Maestros, a su pesar

Publicado el 30 diciembre 2018 por Jmlopezvega

Sucedió a finales de 1989 que tuve a mi cargo un enfermo, un hombre de unos 50 años, ingresado a causa de un cáncer digestivo. Llevaba en planta unos 14 días, superando alifafes, acompañado siempre por su cónyuge. En realidad, ella era mi interlocutora, pues el enfermo solía mantenerse callado, creía yo que acogotado por la gravedad del trance. A su mujer le iba explicando las pruebas, los antibióticos, la quimioterapia, toda la mosca, mientras el pobre tipo permanecía agazapado, las manos aferrando la sábana, muy cerca de los ojos, hundidos y macabros.

La cosa fue bien, sin embargo, y pude darle el alta. En el momento de comunicárselo estaba solo y el hombre aprovechó para darme una lección inolvidable. Había seguido atentamente la información que yo le iba dando a su mujer, pero él se había sentido ninguneado porque 'es cierto que sufro una timidez enfermiza, que me hace parecer medio idiota, pero en realidad soy jefe de sección de Diario16'.

A mí me habían enseñado las 3 preguntas de Hipócrates: ¿Qué le sucede? ¿Desde cuándo? ¿A qué lo atribuye? Pues bien, aquel enfermo me hizo ver que hay otra pregunta más crucial, prioritaria y precedente: ¿Quién es usted?

No he olvidado el regletazo que me propinó aquel periodista más dotado para la escritura que para el habla. No solo no lo he olvidado, sino que creo que es el núcleo de la Medicina, una profesión más cercana a la sociología y a la lingüística que a la bioquímica; de modo que siempre empiezo preguntando al enfermo dónde vive, en qué trabaja, a qué dedica el tiempo libre, todas esas cosas que nos configuran como una persona. Tan concreta como frágil.

En eso llega un enfermo peculiar, un enfermo como Pablo, cuya inteligencia tendría la precisión de un láser, pero cuya angustia hace que el láser temblequee y no enfoque bien. Es un tipo cultivado, salta a la vista, mas de conducta errática, con accesos de impaciencia un tanto pueril, entremezclados con ráfagas de estremecedora claridad conceptual y operativa. Aunque cuesta entenderlo -algún colega novato lo describe como insoportable-, procuro ahondar en Pablo, sin prejuicios, y entonces emerge otro Pablo.

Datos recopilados
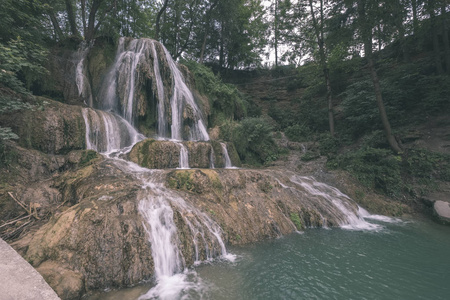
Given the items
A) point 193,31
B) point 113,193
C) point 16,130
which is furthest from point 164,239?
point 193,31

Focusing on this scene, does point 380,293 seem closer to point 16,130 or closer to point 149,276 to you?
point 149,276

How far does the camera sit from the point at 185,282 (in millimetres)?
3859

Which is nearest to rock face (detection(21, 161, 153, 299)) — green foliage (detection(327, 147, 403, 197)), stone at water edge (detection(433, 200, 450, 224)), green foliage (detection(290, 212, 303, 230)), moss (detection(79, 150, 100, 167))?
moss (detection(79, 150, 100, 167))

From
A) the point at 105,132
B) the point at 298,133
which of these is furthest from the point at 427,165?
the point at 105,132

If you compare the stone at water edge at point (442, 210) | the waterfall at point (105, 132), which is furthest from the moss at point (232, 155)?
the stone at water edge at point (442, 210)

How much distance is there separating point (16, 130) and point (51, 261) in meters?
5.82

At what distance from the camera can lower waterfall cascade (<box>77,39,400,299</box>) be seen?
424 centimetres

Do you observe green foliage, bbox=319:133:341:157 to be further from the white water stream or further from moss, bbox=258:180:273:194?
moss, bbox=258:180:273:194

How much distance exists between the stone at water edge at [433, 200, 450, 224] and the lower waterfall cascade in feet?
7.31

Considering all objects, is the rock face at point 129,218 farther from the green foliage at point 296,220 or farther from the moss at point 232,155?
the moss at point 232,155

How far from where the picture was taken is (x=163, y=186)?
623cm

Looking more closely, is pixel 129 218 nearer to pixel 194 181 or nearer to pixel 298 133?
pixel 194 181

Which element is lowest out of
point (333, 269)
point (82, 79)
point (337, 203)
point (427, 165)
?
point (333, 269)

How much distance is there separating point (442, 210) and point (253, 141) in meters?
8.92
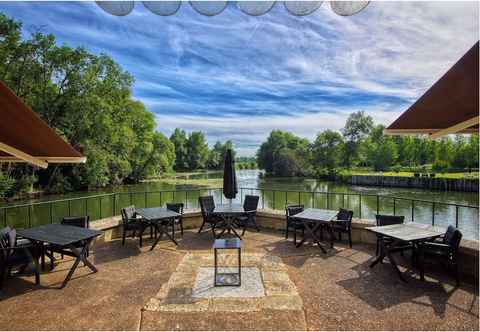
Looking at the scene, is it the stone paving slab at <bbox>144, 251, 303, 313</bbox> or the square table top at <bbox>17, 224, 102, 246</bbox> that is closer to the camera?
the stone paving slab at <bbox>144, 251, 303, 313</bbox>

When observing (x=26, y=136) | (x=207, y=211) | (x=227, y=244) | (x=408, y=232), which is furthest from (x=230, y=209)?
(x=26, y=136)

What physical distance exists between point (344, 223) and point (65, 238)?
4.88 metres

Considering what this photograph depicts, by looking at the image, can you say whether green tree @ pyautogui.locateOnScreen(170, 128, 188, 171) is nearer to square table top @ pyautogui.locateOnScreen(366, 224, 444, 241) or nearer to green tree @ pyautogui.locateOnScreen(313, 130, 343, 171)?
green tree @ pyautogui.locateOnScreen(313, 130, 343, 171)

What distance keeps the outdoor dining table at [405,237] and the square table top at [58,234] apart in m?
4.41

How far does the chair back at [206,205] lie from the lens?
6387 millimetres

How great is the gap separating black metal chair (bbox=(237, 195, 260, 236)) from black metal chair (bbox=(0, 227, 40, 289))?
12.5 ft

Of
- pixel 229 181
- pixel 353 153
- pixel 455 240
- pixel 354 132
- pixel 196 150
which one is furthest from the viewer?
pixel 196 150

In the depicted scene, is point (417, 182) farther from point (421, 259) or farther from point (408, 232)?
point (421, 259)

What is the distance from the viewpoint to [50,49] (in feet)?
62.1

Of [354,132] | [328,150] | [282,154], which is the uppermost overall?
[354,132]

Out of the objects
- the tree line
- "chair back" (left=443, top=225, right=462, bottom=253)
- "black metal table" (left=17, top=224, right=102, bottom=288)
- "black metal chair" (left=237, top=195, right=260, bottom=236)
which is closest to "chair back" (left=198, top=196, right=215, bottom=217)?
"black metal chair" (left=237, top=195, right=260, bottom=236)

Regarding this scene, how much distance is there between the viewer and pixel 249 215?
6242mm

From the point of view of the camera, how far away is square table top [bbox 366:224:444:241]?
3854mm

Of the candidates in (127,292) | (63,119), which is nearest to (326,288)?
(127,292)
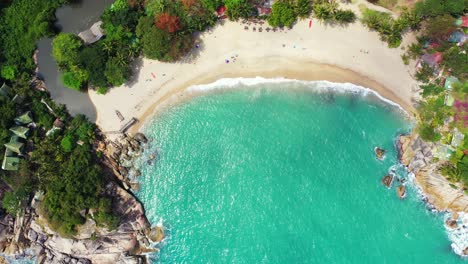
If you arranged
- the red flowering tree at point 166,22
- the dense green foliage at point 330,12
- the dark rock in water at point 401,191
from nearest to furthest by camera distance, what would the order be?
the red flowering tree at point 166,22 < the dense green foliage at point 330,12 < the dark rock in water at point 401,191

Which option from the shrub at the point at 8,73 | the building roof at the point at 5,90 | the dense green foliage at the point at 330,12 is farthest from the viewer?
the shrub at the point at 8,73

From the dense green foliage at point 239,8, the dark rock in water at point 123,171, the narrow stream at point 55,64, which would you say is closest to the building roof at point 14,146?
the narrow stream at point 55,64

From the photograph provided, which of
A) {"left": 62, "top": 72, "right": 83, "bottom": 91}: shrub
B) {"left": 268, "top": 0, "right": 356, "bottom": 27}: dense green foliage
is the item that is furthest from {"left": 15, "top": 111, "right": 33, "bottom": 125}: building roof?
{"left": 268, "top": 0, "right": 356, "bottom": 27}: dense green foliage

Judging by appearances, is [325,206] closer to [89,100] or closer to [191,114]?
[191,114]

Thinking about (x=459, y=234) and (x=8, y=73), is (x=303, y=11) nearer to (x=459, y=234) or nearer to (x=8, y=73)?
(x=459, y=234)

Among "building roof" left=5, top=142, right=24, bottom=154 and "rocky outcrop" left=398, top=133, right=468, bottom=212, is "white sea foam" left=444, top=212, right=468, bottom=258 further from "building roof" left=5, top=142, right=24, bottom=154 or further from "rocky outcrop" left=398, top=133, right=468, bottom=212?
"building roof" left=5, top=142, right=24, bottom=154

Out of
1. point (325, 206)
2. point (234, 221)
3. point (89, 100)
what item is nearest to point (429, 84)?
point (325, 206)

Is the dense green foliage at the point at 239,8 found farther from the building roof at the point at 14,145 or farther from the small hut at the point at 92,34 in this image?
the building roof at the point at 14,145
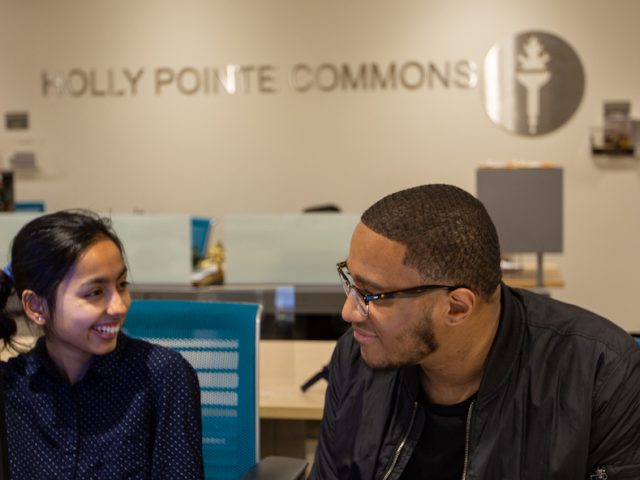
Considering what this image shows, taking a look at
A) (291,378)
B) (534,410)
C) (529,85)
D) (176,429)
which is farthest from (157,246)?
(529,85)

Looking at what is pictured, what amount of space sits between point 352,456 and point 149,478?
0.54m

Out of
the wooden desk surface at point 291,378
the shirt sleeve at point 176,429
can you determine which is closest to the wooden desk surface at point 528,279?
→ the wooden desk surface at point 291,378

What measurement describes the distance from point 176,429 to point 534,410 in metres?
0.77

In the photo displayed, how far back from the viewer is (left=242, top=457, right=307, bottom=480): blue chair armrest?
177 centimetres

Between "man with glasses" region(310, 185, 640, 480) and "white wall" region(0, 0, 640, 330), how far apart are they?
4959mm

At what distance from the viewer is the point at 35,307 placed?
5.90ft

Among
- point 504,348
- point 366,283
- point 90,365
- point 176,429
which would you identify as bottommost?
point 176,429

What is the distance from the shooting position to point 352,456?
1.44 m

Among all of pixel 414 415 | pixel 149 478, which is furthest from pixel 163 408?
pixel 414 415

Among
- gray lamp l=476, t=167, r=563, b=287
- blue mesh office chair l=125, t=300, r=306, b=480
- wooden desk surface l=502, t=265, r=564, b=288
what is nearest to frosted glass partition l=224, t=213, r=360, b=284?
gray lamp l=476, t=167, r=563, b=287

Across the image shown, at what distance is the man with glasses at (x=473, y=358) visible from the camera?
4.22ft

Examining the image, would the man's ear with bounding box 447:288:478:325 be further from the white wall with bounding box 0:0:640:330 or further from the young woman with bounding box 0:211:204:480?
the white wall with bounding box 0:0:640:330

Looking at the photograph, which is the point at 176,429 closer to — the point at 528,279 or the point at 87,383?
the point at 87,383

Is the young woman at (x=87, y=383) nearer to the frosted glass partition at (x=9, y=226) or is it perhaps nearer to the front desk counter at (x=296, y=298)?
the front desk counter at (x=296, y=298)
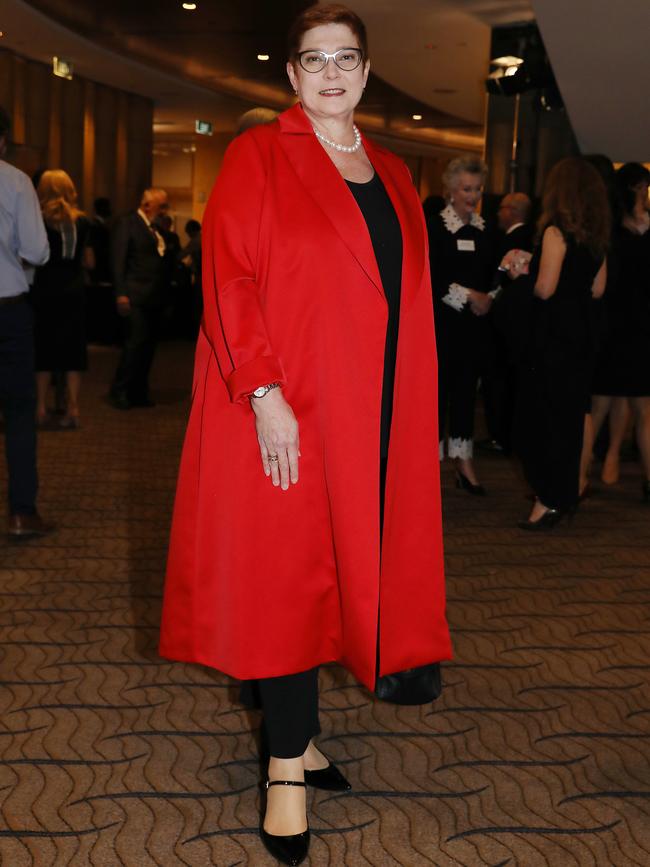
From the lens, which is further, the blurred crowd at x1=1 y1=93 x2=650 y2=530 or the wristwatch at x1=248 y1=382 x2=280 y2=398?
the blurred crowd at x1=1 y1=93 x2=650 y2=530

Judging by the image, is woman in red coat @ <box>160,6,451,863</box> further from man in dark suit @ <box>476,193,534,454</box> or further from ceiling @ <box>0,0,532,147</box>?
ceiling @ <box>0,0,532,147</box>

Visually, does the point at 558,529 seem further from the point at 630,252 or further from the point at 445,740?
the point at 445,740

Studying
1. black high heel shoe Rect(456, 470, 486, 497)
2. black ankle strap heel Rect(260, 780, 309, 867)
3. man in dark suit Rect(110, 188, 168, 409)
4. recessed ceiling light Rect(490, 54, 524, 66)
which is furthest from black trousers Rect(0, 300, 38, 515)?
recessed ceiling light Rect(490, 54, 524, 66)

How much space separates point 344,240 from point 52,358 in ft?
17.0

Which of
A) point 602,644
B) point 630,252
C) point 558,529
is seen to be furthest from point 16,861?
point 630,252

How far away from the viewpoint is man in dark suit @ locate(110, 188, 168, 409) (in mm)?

# ENUNCIADO
Según el fragmento «Maestros, a su pesar», ¿qué cargo ocupaba en Diario16 el enfermo ingresado a finales de 1989?

# RESPUESTA
Era jefe de sección de Diario16.